Zapisane pozycje ze zbioru:
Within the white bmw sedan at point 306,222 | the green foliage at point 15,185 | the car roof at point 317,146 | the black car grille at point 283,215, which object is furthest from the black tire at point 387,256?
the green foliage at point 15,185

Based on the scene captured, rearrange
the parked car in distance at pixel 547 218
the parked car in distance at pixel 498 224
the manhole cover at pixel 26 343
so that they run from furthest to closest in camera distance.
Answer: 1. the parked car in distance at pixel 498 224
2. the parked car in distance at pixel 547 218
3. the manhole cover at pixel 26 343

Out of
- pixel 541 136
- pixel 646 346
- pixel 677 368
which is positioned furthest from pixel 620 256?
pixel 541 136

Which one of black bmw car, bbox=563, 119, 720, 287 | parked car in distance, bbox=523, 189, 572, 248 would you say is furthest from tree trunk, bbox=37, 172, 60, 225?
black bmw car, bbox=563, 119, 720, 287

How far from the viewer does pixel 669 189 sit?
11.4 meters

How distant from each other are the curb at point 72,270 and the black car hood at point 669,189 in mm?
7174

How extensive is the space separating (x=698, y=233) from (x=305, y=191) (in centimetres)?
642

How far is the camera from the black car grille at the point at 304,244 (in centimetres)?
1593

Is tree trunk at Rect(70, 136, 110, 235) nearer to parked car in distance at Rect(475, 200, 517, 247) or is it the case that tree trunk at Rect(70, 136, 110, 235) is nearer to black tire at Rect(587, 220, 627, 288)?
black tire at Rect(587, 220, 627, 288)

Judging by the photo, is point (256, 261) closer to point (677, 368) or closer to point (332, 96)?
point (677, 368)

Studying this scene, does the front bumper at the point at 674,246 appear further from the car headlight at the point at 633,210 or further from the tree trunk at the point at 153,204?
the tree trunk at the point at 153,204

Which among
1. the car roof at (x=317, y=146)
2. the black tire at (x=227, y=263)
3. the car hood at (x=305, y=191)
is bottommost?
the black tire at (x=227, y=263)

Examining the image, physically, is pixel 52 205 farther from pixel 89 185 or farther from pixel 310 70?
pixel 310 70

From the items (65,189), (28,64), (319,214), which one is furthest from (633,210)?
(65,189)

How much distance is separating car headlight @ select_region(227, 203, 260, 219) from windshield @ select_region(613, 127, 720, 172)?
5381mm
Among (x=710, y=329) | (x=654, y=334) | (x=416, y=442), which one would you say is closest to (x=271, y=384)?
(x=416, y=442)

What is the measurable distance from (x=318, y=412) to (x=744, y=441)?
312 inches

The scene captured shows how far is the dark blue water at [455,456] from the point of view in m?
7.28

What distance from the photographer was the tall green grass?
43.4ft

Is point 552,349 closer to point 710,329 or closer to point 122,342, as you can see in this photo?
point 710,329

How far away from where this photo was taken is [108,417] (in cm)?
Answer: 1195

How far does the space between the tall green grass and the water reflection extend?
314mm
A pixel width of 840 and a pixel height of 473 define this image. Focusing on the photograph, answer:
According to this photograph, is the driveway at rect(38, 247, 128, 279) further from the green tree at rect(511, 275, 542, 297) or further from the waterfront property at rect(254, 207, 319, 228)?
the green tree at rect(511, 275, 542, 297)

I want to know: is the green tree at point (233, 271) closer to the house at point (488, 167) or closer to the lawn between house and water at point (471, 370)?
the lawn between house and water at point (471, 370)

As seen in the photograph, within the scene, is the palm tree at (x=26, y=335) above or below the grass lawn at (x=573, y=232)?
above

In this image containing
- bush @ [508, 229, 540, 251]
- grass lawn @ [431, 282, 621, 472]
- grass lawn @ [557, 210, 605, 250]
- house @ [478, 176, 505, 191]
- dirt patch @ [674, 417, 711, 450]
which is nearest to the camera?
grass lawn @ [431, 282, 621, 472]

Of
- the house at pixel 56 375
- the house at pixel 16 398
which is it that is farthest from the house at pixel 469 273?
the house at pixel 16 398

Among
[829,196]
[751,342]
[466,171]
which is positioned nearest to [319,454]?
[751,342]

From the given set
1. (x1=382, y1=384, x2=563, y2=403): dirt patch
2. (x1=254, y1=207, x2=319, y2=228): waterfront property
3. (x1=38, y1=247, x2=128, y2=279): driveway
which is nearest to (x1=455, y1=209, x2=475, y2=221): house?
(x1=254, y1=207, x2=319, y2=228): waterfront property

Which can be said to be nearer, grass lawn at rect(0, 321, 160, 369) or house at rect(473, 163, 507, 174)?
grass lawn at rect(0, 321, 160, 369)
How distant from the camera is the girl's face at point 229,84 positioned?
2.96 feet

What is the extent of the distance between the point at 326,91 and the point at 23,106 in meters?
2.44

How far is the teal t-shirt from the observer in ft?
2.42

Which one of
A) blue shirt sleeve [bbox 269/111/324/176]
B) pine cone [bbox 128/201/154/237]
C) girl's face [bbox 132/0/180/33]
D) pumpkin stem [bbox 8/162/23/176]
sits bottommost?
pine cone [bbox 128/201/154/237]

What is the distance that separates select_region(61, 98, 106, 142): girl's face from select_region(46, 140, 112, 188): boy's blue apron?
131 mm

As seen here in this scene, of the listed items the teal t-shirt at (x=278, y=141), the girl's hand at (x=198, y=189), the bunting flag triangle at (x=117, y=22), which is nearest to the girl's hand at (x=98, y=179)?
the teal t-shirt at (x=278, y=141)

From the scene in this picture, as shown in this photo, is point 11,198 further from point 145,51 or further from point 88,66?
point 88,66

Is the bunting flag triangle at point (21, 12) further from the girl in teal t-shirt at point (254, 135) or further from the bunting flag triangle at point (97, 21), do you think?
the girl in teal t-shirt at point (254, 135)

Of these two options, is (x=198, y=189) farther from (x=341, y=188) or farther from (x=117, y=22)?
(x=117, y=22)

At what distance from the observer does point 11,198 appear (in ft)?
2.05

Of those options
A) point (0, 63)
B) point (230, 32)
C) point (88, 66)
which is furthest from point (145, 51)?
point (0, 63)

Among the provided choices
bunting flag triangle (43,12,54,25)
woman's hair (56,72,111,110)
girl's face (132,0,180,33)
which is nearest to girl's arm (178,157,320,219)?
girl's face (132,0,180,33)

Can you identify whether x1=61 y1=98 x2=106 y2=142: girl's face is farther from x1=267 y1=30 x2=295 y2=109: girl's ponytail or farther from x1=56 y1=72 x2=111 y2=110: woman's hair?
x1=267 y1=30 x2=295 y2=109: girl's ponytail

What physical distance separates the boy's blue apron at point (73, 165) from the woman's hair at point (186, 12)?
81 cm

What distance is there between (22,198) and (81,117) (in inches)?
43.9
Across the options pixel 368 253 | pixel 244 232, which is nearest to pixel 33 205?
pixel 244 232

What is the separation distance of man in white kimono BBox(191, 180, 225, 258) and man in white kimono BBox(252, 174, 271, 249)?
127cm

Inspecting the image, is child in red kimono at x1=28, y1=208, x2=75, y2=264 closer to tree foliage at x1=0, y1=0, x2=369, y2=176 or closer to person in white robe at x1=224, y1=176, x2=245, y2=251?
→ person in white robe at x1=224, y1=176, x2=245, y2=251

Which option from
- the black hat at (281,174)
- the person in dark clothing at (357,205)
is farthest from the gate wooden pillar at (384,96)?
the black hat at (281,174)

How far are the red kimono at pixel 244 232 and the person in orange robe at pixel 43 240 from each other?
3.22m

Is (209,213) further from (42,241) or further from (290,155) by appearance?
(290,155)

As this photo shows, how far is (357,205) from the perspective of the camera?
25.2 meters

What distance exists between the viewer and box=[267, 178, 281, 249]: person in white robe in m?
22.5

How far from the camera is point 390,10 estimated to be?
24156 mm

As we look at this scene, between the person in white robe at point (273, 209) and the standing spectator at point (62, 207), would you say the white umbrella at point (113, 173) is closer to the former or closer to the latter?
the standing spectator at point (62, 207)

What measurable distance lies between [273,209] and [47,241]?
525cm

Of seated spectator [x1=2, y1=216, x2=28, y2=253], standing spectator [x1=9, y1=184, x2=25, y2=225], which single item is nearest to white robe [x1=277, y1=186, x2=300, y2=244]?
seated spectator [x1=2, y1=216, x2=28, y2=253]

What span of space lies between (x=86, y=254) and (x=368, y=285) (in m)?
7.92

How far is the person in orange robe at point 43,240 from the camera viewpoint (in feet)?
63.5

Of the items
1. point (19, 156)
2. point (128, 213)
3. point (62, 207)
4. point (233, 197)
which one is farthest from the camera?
...
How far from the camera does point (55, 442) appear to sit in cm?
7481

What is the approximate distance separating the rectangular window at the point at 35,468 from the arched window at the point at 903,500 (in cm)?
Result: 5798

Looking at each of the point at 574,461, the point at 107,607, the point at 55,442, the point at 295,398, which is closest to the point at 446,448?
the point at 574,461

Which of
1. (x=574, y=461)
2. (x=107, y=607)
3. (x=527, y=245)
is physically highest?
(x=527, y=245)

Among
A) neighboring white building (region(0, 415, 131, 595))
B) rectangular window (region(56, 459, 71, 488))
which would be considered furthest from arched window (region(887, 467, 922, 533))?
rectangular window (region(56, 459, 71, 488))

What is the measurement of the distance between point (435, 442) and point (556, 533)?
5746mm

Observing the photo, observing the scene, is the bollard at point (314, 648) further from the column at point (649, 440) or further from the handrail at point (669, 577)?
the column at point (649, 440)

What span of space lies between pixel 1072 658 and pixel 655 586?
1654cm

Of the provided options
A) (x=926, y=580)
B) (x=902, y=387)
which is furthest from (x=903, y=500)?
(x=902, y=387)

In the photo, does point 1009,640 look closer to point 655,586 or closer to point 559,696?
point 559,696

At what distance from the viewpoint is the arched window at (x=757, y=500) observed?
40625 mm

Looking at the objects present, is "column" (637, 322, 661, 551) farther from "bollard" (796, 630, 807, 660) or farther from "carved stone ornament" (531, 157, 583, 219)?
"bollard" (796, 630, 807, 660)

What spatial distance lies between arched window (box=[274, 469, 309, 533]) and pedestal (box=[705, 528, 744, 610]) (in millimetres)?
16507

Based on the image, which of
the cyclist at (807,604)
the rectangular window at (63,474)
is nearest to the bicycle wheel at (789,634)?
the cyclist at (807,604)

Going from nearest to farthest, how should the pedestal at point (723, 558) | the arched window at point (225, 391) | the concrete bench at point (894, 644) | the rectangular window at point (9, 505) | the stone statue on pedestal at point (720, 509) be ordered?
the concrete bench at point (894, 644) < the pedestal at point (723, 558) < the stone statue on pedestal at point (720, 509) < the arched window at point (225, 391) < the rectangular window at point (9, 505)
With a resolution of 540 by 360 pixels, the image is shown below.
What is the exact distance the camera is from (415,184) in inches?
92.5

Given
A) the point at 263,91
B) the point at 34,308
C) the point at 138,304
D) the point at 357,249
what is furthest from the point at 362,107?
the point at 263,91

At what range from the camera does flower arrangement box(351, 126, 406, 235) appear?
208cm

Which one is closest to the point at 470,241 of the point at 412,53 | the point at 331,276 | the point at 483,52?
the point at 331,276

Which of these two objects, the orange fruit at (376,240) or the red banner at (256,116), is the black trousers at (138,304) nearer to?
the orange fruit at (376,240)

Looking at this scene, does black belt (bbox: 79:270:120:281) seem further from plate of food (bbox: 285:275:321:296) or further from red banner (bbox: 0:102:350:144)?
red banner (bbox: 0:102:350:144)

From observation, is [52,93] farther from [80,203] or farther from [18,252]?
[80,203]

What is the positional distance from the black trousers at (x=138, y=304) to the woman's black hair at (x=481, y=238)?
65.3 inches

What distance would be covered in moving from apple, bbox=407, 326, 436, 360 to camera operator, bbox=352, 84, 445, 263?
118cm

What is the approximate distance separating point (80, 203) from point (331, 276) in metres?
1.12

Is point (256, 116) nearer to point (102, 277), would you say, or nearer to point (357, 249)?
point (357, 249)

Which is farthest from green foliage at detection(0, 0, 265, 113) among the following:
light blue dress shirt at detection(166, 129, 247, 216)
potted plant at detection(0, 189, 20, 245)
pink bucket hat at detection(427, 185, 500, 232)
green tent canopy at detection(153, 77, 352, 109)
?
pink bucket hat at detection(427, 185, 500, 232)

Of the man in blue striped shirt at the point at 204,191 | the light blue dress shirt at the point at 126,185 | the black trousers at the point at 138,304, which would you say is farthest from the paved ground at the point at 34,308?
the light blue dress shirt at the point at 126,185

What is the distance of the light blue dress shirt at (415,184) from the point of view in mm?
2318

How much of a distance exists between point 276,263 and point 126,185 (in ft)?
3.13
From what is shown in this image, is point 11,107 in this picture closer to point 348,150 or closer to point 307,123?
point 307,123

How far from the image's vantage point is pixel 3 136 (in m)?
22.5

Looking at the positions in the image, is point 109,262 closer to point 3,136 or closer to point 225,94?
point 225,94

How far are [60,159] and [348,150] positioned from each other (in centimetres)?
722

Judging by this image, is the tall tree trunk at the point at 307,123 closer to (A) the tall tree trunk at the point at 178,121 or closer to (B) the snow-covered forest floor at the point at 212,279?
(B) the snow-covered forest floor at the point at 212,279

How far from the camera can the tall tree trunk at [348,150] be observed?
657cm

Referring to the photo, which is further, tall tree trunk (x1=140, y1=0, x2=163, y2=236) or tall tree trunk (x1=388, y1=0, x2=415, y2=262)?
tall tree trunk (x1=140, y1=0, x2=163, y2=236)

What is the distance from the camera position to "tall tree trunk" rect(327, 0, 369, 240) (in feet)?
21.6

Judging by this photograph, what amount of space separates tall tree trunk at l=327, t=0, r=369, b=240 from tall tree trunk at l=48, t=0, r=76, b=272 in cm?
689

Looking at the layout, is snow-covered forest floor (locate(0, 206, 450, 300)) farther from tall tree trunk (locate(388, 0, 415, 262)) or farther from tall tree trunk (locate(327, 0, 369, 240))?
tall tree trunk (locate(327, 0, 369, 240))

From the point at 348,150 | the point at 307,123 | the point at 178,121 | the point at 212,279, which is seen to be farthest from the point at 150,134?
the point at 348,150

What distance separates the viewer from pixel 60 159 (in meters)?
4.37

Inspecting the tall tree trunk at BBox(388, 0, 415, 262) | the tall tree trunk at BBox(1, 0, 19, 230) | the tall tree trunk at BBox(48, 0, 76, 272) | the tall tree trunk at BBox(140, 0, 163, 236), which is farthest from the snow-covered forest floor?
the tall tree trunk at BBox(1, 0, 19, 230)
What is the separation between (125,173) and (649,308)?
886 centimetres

_Cel ćwiczenia_: Zmień fragment materiału od wiersza z „Of seated spectator” do wiersza z „which one is farthest from the camera?” włącznie, zamieniając „camera” na „viewer”. Podaj te wiersze ponownie, a resztę pozostaw bez zmian.

_Odpowiedź_:
Of seated spectator [x1=2, y1=216, x2=28, y2=253], standing spectator [x1=9, y1=184, x2=25, y2=225], which single item is nearest to white robe [x1=277, y1=186, x2=300, y2=244]?
seated spectator [x1=2, y1=216, x2=28, y2=253]

What span of space lies between (x=86, y=254) and (x=368, y=285) (in m)?
7.92

How far is the person in orange robe at point 43,240 from the viewer viewpoint (in feet)?
63.5

Of the items
1. point (19, 156)
2. point (128, 213)
3. point (62, 207)
4. point (233, 197)
which one is farthest from the viewer?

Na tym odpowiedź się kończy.